» **The task**: Starting at the line that contains "A fisherman from Cangas collects oil fro", write out every line through the end of the records exactly as it stands, and leave out all pictures.

» **Source data**:

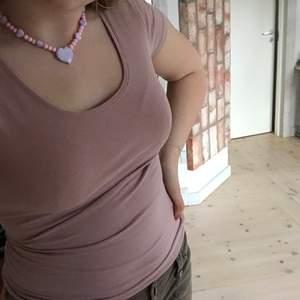 Smutsrosa urringad top som formar sig snyggt på överkroppen😋 Står strlk XS men jag är S och pga det suuuuperstretchiga materialet passar den även mig perfekt💕 Supersöt till sommaren med en kjol eller ett par kostymbyxor! GRATIS FRAKT😜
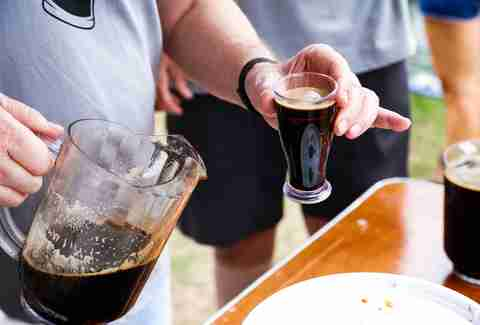 pitcher of stout beer at festival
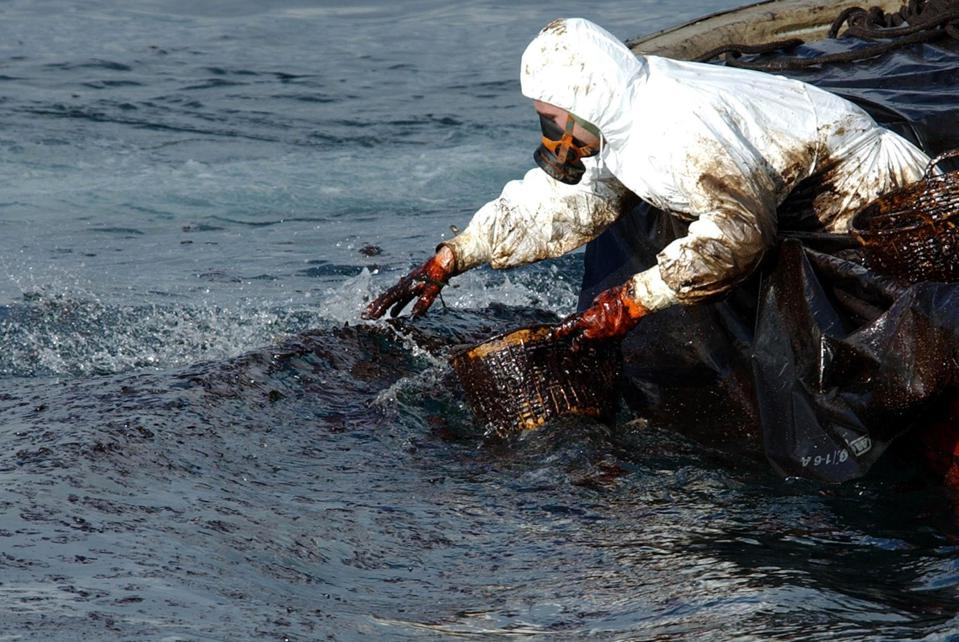 A fisherman from Cangas collects oil fro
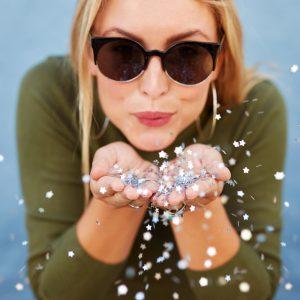 A happy woman wearing sunglasses, blowing glitter.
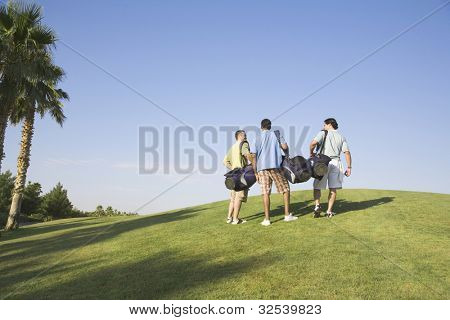 Three men walking on golf course
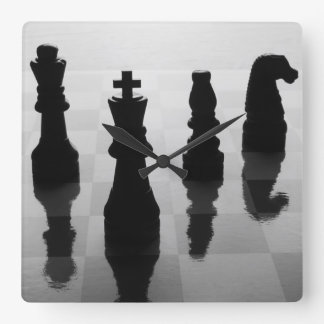 Chess pieces on chess board in black and white square wall clock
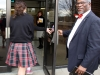 Mayor Sly James holds the door for students entering the Goppert Center Feb. 1. photo by Paige Powell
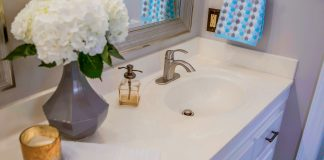 Cultured marble sink with a vase of flowers, a pump soap dispenser and an unlit candle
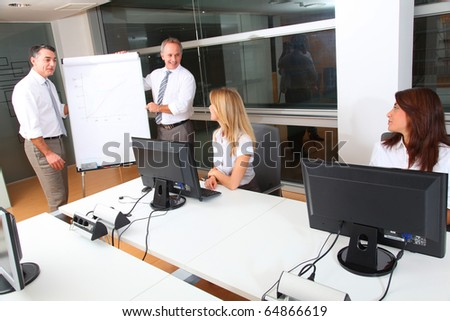 Group of people attending business presentation - stock photo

» **Response**:
 A fisherman from Cangas collects oil fro
 A happy woman wearing sunglasses, blowing glitter.
 Three men walking on golf course
 Chess pieces on chess board in black and white square wall clock
 Mayor Sly James holds the door for students entering the Goppert Center Feb. 1. photo by Paige Powell
 Cultured marble sink with a vase of flowers, a pump soap dispenser and an unlit candle
 Group of people attending business presentation - stock photo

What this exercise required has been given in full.